While we are not alone in seeing the present wave of technological change as representing a significant investment opportunity, in a world of high interest rates, such long-duration assets can fall from favour with investors.
Indeed, last year’s share price woes show the impact higher inflation and interest rates can have on the valuations of technology companies.
Higher interest rates are a financial phenomenon, and this has prompted the view from some that tech companies owe much of their success over the past decade or so to low interest rates and that higher interest rates over the coming years will hamper them. Indeed, we think this is probably the consensus opinion here.
We believe this consensus is wrong and that the resultant negative sentiment currently prevailing on thech stocks only adds to the opportunity.
While we believe it is exceedingly difficult to predict the path of interest rates over the coming years — and we do not take a strong view on this — we very firmly believe that should higher rates be sustained, they will not affect the progress of good tech companies or our ability to achieve excellent returns investing in them.
────────────────
**Work to be completed:**
Continue the passage on higher interest rates and technology stocks, starting after its last sentence.
────────────────
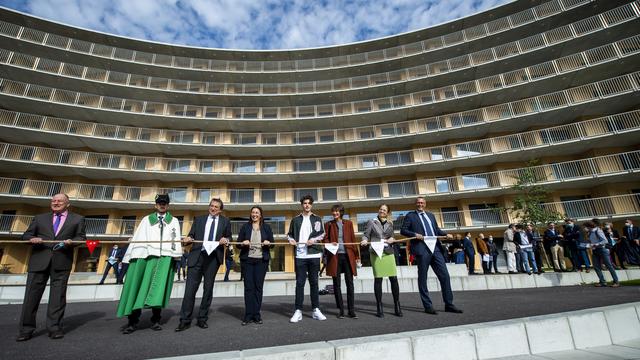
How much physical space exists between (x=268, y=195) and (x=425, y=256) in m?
20.3

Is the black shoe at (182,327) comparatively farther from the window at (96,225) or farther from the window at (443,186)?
the window at (96,225)

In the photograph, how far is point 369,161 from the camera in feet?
80.1

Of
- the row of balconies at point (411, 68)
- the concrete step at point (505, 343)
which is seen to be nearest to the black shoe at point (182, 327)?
the concrete step at point (505, 343)

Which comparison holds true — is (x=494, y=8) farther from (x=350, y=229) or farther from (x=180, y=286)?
────────────────
**Exercise result:**
Bottom lines
There are three reasons for this. First, tech stocks performed strongly in the 2010s, not because they were pumped up by low interest rates, but because companies delivered on the fundamentals.
During the decade, tech stocks as represented by the Nasdaq index returned 18 per cent a year. This is clearly an excellent rate of return and ahead of the still strong overall S&P 500 annualised return of 13.5 per cent, the MSCI World Index return of 10 per cent, and the FTSE All-Share return of 8 per cent.
How much of that annual 18 per cent was driven by tech companies’ fundamentals and how much by multiple expansion?
The answer may surprise tech naysayers. A full 15.5 per cent of the 18 per cent (an 86 per cent share) was due to fundamentals. Breaking that down further, 14.2 per cent of this came from earnings per share growth a year and an average annual dividend yield of 1.3 per cent. Only 2.5 per cent a year was due to expansion of the price-earnings multiple.
Huge fundamental successes over the decade such as Apple (25 per cent average annual EPS growth) and Google (17 per cent average annual EPS growth) trip off the tongue, but there were many more in the ranks.
Further, the contribution from multiple expansion was arguably justified, with tech companies coming off the back of a decade in which they were loathed by investors following the tech bubble and subsequent bust around the turn of the century.
Today, the tech sector sits, as it did at the end of the past decade on the eve of Covid-19, at a 30 per cent premium to the market, having fallen to as low as zero per cent in 2012. We believe this is reasonable for a sector with significantly higher structural growth and lower leverage than the rest of the market.